Integrate fuel proportions into FERC Plant ID assignment

This can be done in the pudl.ferc1.transform process, by merging the dataframe created by fuel_by_plant() with the steam_ferc1 dataframe before it goes into the FERCPlantClassifier -- and modifying the FERC Plant Classifier to pay attention to the fuel proportions as well. However, looking at this a bit has brought up some questions for me:

How can the proportions of all the fuels be unified into a single "feature" rather than treating each of them individually, so that the importance of the fuel proportions feature can be scaled independently of the other features.
Do all of the Normalization elements of the Classifier really do anything? They operate on rows, but there's only a single column in the features that they're normalizing, so what is there to compare against for scale?
Might it be simpler and good enough to just create a categorical variable here, of primary fuel consumed, and encode it as a OneHot feature?
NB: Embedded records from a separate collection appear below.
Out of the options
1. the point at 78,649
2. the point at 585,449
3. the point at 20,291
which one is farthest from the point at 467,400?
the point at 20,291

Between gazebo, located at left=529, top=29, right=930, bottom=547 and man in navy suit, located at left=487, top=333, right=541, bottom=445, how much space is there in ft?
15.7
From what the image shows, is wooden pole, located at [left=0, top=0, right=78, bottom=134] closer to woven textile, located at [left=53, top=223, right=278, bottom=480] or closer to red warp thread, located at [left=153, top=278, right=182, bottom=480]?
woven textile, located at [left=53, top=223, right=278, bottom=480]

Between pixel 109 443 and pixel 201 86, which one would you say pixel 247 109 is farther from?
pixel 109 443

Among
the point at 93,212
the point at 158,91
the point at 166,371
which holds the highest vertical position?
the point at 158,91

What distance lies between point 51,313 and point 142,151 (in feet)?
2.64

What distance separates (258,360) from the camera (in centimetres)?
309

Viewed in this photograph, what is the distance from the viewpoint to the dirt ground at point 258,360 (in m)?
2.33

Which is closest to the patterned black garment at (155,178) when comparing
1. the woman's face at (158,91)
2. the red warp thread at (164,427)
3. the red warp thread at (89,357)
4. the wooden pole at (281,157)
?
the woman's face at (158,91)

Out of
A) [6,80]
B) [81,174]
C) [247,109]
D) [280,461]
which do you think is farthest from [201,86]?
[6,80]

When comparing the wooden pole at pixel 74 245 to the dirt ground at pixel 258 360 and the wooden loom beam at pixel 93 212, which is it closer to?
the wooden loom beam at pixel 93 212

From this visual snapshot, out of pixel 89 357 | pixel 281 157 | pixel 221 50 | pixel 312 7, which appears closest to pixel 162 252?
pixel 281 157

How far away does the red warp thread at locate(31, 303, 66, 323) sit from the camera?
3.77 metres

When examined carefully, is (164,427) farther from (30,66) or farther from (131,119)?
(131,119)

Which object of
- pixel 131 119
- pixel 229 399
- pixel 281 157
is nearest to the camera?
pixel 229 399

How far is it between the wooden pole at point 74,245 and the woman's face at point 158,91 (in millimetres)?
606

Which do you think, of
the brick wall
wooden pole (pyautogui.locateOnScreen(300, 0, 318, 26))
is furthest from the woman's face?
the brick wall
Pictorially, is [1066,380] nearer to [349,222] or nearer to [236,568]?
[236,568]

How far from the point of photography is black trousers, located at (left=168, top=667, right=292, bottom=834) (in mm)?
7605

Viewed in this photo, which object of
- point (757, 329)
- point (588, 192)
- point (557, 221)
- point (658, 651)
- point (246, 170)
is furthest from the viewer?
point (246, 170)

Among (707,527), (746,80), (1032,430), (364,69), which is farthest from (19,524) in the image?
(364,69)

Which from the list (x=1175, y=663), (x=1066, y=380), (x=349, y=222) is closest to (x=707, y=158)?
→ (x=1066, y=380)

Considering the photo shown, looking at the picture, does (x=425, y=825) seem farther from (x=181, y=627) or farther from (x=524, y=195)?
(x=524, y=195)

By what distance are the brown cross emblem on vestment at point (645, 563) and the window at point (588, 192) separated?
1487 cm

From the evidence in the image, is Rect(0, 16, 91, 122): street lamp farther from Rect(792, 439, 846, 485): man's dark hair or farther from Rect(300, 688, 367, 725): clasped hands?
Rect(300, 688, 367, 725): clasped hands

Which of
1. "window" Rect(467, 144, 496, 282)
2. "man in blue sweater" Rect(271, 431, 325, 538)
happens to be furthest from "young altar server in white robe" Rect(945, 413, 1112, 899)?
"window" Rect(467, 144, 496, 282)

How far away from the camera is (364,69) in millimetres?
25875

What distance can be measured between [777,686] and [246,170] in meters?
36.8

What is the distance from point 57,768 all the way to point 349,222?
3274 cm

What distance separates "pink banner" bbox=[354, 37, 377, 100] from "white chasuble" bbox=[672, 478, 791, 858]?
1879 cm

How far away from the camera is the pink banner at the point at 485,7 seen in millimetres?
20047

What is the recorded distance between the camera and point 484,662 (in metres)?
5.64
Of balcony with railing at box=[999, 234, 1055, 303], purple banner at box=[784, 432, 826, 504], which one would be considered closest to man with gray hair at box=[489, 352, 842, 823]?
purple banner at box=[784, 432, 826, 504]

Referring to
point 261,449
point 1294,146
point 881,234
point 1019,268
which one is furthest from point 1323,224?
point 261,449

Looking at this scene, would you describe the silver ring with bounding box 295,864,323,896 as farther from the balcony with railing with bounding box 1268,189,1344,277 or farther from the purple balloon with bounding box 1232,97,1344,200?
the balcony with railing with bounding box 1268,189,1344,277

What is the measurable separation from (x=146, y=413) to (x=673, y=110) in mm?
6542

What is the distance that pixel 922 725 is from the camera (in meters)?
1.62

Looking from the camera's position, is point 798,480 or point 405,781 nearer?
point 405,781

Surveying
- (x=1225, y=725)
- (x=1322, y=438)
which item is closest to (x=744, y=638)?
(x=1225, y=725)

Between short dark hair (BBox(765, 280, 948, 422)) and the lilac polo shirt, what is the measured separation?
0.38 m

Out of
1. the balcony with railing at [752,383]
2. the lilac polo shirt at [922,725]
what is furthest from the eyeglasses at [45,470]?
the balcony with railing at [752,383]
Initial fiddling with the setup didn't seem to improve (or even hardly change) the ID generation process, so I'm wondering if I'm doing something stupid/wrong here. The assigned IDs still have the same issue of about 1200-1300 plant records (10% of all the plant records) being left out and assigned orphan IDs, even though they appear to be part of very well defined plant time series when I look by hand. So, this is something to be addressed in conjunction with #221 and #144.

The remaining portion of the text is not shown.